Besides these items you will need to keep a few damp rags and a bucket of water around as well. This is the more safe part of the job and probably the one that the kids will love doing because they can see the results of their work as they move along.

I would make this a joint project, and even though it may take a bit longer to do the job, you can make it fun and rewarding for everyone.

The spreader is used to spread the tile mastic or thinset mortar onto the wall. It is notched so that it makes it not only easier to spread but also will allow you to spread just the right amount of mastic or cement onto the wall or floor.

You can rent the tile cutter if you do not want to buy it yourself, however if you are going to be doing the walls and the floor and if you think you might have more projects to do in the future, then invest in a tile cutter. The cutter will be needed to make the tile fit the wall properly.  The hand tile nippers are used to trim off edges or clip off around fixtures where the edges will be covered.
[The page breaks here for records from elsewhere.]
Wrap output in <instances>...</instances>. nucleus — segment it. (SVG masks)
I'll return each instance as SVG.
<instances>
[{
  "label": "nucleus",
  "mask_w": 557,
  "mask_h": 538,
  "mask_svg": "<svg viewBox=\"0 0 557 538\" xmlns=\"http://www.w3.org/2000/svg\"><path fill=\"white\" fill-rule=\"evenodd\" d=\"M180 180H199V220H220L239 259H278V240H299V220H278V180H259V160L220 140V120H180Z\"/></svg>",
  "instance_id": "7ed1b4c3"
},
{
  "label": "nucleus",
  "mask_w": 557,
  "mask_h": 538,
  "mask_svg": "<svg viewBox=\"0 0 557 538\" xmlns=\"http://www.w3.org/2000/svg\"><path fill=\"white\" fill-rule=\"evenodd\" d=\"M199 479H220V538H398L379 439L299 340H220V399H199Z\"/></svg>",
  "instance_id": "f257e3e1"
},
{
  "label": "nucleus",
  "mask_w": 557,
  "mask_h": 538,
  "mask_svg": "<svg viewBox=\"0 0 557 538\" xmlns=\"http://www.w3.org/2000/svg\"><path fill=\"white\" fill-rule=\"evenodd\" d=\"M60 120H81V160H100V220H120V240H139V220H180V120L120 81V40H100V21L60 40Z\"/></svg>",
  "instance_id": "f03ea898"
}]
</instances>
The spacers will make your life a lot easier and they will ensure even spacing between the tile. Wall spacers come in the 1/8" size and the floor tile spacers will be 1/4". Sometimes you will not need to use these if you are really good at being able to keep the spacing even. If you can't do this, then I would recommend using the spacers. 

The float is used to force the tile grout into the grout joints and smooth the grout off. Wet rags are used to clean the excess grout of the tile surface after the grout has set up for a while. You can also use the grout float to wipe of the excess tile as you are moving along. The grout float has a sponge base so it can absorb water and it has some give, that makes it easir to work with the grout.

There are a couple of great videos that will help you see first hand how to install the tile. The first one will show you how to install the wall tile. This video will show you more then what you may need to know because it also shows how to install the wall board. If you need to do that as wll then this will be a great help. However if you are only interested in the installation of the tile, then just watch that part.

Click on the link to watch the video.

Installing Bathtub Wall Tile

And for the floor tile, click on the link to the following video.

Installing Floor Tile

Well, this should help you and it might not only end up being a lot of fun for your children but also a great experience for all of all of you.